CBS News reported this week that sources familiar with the Pentagon’s use of artificial intelligence confirmed that the U.S. military used Anthropic’s Claude Artificial Intelligence (AI) model during the launch of the U.S. and Israel’s joint kinetic airstrikes on Iran on Feb. 28.
The U.S military is reportedly still using it.
The reveal comes after President Donald Trump announced over the weekend that he’s enforcing federal agencies to “immediately cease” using Anthropic’s technology, giving them six months to transition it out of their operations. Defense Secretary Pete Hegseth additionally called the AI company a “supply chain risk.”
The Pentagon did not disclose how the AI tool is being used. However, it's still being used despite President Trump’s recent ban, which arose following a dispute the week prior during negotiations between the AI company and the Pentagon.
The dispute involved Anthropic’s urge for “guardrails that would explicitly prevent the military from using Claude to conduct mass surveillance on Americans or to power fully autonomous weapons,” according to CBS News.
Negotiations over the terms of its agreement stalled after the Department of Defense (DoD) demanded that the company agree to allow the Pentagon to use the model for “all lawful purposes.” Anthropic CEO Dario Amodei shared that the company “cannot in good conscience” allow the models to operate within those parameters.
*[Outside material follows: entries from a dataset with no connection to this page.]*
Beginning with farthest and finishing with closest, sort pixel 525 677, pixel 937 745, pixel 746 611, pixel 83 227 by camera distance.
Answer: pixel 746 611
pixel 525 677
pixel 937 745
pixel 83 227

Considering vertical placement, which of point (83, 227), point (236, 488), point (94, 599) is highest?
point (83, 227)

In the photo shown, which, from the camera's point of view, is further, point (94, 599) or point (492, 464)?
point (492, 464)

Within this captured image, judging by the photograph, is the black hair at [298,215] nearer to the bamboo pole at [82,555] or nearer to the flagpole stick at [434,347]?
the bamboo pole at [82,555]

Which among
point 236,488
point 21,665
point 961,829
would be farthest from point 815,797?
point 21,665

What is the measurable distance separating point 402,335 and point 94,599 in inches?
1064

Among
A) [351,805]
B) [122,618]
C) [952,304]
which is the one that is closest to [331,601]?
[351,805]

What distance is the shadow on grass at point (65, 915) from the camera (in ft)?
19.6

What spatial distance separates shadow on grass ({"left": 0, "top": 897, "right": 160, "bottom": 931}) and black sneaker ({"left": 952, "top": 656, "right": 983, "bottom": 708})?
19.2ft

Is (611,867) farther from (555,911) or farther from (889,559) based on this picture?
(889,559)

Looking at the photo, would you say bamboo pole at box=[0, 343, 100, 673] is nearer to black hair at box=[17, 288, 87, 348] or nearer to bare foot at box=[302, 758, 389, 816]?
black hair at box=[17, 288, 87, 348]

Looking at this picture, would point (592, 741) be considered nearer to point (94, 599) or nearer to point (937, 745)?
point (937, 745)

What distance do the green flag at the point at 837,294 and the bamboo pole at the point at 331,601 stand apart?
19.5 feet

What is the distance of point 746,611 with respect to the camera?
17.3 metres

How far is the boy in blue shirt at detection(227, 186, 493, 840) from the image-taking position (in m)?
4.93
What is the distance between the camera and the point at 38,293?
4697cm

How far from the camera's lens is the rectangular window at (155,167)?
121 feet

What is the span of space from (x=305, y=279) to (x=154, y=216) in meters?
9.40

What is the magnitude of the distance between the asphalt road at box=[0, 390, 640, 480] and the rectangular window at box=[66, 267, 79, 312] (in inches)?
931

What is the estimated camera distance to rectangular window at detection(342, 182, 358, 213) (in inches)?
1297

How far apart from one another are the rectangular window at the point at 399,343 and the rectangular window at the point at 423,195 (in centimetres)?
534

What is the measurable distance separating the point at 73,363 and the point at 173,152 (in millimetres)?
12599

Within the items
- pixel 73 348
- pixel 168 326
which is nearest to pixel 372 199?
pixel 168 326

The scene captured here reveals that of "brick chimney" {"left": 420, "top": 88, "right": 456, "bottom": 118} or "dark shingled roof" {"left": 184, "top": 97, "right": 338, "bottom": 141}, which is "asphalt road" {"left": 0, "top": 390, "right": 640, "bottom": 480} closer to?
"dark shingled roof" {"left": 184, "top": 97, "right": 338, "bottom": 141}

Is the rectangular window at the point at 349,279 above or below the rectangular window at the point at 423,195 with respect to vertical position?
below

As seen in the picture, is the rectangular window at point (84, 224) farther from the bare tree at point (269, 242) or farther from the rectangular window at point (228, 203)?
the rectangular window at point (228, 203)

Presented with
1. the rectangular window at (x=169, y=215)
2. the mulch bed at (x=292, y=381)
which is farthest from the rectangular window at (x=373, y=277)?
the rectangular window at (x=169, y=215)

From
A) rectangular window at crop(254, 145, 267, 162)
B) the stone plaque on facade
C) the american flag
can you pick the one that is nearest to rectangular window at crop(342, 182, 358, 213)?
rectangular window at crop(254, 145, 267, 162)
Federal Communications Commission (FCC) Chairman Brendan Carr commented on the situation, sharing with CNBC on Mar. 3 that the AI firm “made a mistake” in working with the DoD, following the government’s blacklisting of the company.
“There’s obviously rules of the road that are in place that are going to apply to every technology that the Department of War contracts with,” Chairman Carr stated.
Hours after President Trump’s ban on the firm’s technology, OpenAI CEO Sam Altman revealed that his company had agreed to a contract with the DoD to use its AI models.
On Mar. 2, Altman reflected on the negotiations, claiming that the company “shouldn’t have rushed” its agreement, describing it as “opportunistic and sloppy.”
OpenAI has established revised terms of the deal, which include a clarifying statement that “the AI system shall not be intentionally used for domestic surveillance of U.S. persons and nationals.”